──────── 課題文 ────────

日本の政治は連立時代に入っている。少数政党は自民党あるいは立憲民主党と「連立政権」を組むことで自らの政策を実現させることを目指す。連立政権を作るにあたって、あるいは、選挙協力を結ぶにあたって、少数政党は「これだけは!」という「こだわりの政策」を実現することを要求するのだ。自民党や立憲民主党はそれを受け入れない限り、過半数を得ることができないのであれば、譲歩するしかない。

ここでいう「こだわりの政策」とは、例えば、ジェンダー・LGBT問題、地球環境問題、原発問題、貧困問題、非正規労働問題、外国人の人権問題、障害者問題、待機児童問題…なんでもいい。ひとつひとつの政策を自民党や立憲民主党が「最優先課題」として掲げてくれる可能性は極めて低い。

しかし、少数政党ならば話は別だ。少数政党は「オリジナル」を重視し、その「こだわりの政策」を重点公約に掲げてくれる可能性が二大政党よりもはるかに高い。そして、その少数政党が「連立政権」に加われば、二大政党が連立協議を通じて「少数派の声」を受け入れる可能性が出てくるのである。

そう、「秘策」とは、自民党や立憲民主党ではなく「少数政党」にアプローチすることだ。

これが連立政権というものである。この連立政権のしくみを利用すればいい。「少数派」の声を政治に届けるための強力なツールが、連立政権の鍵を握る「少数政党」なのだ。

世界各地でこのような連立政治はすでに実現している。わかりやすいのが、9月26日に総選挙があったドイツである。

得票結果は ①社会民主党(SPD)25.7% ② キリスト教民主・社会同盟(CDU・CSU)24.1% ③ 緑の党 14.8% ④ 自由民主党 (FDP)11.5% ⑤ ドイツのための選択肢(AfD)10.3% ⑥ 左翼党 4.9% だった。今後の連立交渉で有力視されるのは「社会民主党、緑の党、自由民主党」か「キリスト教民主・社会同盟、緑の党、自由民主党」の組み合わせである。

ドイツでは中道左派の社会民主党と中道右派のキリスト教民主・社会同盟が二大政党である。しかしどちらも単独で過半数を制する力はなく、これまではメルケル首相のもとで二大政党が手を結ぶ「大連立」政権が続いてきた。

しかし、今回は二大政党のうち第3党の緑の党や第4党の自由民主党との連立合意を成功させたほうが首相の座をつかむという「連立相手の争奪戦」が始まっている。二大政党が第3党、第4党を引っ張り合うというわけだ。

緑の党は地球温暖化対策を最優先にする政党である。逆に自由民主党は経済発展を最優先にする政党である。この連立交渉は極めて難しい「大人の協議」となろう。それを経て、緑の党や自由民主党の政策は採用され、実現するかもしれない。

ここで注目すべきは、今回のドイツ総選挙で、70歳以上の約7割は二大政党のどちらかに投票した一方で、若者の間では「第1党は緑の党、第2党は自由民主党」だったことだ。ドイツの若い世代は二大政党を敬遠し、緑の党や自由民主党という「少数政党」を支持することで、連立協議を通じて自分たちの声を政治に反映させようとしたといえる。

──────── 入力データ ────────

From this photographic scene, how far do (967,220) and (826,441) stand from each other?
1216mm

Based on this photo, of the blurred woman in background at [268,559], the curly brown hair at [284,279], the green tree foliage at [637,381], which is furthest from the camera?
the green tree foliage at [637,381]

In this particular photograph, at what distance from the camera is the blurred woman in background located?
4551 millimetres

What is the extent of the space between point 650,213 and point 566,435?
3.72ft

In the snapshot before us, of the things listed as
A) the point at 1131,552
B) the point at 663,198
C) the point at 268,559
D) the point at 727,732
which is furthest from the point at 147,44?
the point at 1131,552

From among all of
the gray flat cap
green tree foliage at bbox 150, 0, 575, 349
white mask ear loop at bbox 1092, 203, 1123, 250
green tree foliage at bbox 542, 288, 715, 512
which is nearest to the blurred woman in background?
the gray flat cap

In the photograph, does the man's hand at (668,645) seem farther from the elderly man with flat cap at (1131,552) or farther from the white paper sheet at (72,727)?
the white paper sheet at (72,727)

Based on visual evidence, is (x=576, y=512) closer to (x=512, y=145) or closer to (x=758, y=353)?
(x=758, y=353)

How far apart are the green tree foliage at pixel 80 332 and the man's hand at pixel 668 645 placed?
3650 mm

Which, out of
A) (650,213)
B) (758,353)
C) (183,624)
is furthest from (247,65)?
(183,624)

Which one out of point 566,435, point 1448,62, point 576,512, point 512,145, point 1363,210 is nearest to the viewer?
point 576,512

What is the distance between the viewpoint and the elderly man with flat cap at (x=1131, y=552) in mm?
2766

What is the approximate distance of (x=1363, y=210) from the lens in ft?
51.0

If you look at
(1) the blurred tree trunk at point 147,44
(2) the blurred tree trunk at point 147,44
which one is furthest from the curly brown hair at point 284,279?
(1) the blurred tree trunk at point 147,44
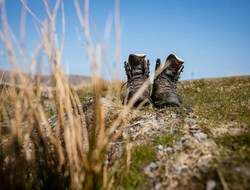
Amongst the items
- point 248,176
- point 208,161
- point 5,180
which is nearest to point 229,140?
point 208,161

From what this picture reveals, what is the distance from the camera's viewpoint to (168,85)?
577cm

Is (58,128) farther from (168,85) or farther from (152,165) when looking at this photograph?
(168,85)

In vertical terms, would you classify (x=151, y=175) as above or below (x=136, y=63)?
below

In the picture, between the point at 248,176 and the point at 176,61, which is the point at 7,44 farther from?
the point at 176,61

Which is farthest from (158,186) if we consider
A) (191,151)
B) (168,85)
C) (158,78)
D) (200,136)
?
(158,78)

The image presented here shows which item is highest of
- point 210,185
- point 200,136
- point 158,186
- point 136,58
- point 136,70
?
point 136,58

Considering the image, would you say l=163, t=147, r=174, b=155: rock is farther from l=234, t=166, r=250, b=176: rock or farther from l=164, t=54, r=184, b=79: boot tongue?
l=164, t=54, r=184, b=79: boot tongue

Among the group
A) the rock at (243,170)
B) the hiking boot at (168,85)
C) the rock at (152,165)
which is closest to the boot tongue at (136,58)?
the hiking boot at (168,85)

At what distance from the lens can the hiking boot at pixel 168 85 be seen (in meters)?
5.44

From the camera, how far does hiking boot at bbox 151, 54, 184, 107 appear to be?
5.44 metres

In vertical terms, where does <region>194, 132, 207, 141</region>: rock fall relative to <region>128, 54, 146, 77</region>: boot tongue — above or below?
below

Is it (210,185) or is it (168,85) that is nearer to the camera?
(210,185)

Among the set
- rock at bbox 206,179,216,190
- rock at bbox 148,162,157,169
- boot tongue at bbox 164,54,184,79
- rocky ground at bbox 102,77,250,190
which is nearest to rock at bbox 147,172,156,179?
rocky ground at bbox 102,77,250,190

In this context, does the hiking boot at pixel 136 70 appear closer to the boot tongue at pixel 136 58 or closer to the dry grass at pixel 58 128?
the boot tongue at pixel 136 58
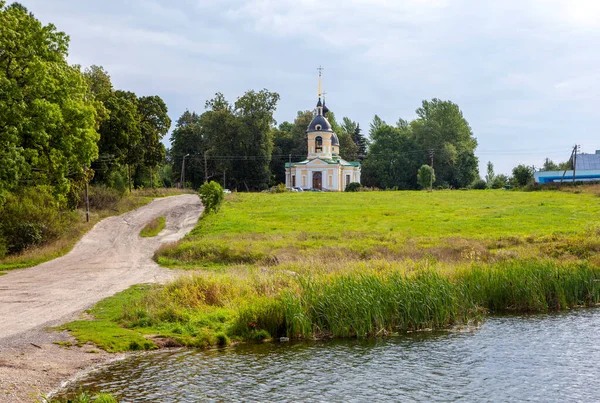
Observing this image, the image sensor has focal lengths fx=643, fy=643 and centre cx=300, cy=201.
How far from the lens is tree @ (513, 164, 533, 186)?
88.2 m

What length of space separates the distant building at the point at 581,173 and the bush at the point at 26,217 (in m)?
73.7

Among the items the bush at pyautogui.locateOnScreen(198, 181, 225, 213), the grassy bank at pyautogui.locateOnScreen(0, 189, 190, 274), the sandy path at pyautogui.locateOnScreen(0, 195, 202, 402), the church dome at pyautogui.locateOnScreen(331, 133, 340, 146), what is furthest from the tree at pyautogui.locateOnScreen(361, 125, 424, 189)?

────────

問題と課題:
(1) 連立政権についての課題文のうち、「しかし、今回は二大政党のうち」を含む箇所から始めて「され、実現するかもしれない。」で終わるまでを、一字一句変えずに書き写しなさい。
(2) 連立政権についての課題文によると、ドイツ総選挙で若者の間の第1党となったのはどの政党か。
(3) 連立政権についての課題文を、最後の文の後から書き進めなさい。

解答一覧:
(1)
しかし、今回は二大政党のうち第3党の緑の党や第4党の自由民主党との連立合意を成功させたほうが首相の座をつかむという「連立相手の争奪戦」が始まっている。二大政党が第3党、第4党を引っ張り合うというわけだ。

緑の党は地球温暖化対策を最優先にする政党である。逆に自由民主党は経済発展を最優先にする政党である。この連立交渉は極めて難しい「大人の協議」となろう。それを経て、緑の党や自由民主党の政策は採用され、実現するかもしれない。

(2) 若者の間の第1党は緑の党である。

(3)
詳しくは以下の記事を参照してほしい。

若い世代は二大政党から離れる!ドイツ総選挙から学ぶ「多数党による連立政治」〜山本太郎の東京8区騒動を教訓に

これを今の日本にあてはめるとどうなるか。

少数政党のうち、全国的な組織を持つ老舗政党である公明党と共産党は、高齢世代の支持者が多い。若い世代の声を受け入れる余地はあるが、むしろ「こだわりの政策」を重点公約に掲げてくれるとしたら、新興勢力のほうが可能性が高いだろう。

私のオススメはれいわ新選組である。2019年参院選で結党してからまだ2年。現時点で国会議員は参院にふたりしかいない(難病患者の舩後靖彦氏と重度障害者の木村英子氏)。山本代表は「何があっても心配するな そんな国をあなたと作りたい」というシンプルなメッセージを掲げ、社会的弱者を徹底的に救うための大胆な財政政策を掲げている。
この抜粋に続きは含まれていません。